Tampak depan PT. Dirgantara Indonesia (Persero). SP/SWA

SURABAYAPAGI.com, Jakarta - Era kepemimpinan Firli Bahur pada Komisi Pemberantasan Korupsi (KPK) semakin mendapat sorotan tajam dari Indonesia Corruption Watch (ICW). Hal ini lantaran tertutupnya berbagai pemeriksaan kasus dugaan korupsi di beberapa instansi.

Salah satunya kasus dugaan korupsi pada PT Dirgantara Indonesia atau PT DI. Kabarnya, KPK belum menyampaikan bahwa adanya tersangka dalam kasus dugaan KORUPSI pengadaan pesawat.

Pada Jumat (5/6/2020) kemarin, penyidik KPK baru saja memanggil sejumlah pihak termasuk eks Direktur Utama PT DI Budi Santoso. Namun, KPK melalui Plt juru bicara Ali Fikri menyebut mereka dipanggil hanya untuk dimintai keterangan.

Setelah menjalani pemeriksaan di Gedung KPK pada Jumat malam, Budi Santoso menyampaikan hal berbeda. Bahwa dirinya diperiksa dalam kapasitas sebagai tersangka terkait dugaan korupsi di PT DI.

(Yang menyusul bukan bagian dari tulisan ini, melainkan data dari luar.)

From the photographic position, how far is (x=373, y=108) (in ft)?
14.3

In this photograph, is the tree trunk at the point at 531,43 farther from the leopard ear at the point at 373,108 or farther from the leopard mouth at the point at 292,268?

Tentu saja hal ini membuat Indonesian Corruption Watch (ICW) menyesalkan Komisi Pemberantasan Korupsi (KPK) era Firli Bahuri yang tertutup dalam proses penanganan perkara korupsi di PT Dirgantara Indonesia (PTDI).

“Ciri khas KPK di era Komjen Firli Bahuri yang belum pernah ada sejak lembaga antirasuah ini berdiri adalah tertutupnya akses informasi kepada masyarakat,” kata peneliti ICW, Kurnia Ramadhana dalam keterangannya, Minggu (7/6/2020).

Kurnia menilai, sejak lima Pimpinan KPK jilid V dilantik, ada empat isu krusial yang seakan-akan ingin ditutupi oleh para komisioner dari masyarakat.

Dalam catatan ICW, KPK juga dianggap banyak menutupi informasi kasus buronan Kader PDI Perjuangan Harun Masiku, pemberi suap eks Komisioner KPU Wahyu Setiawan.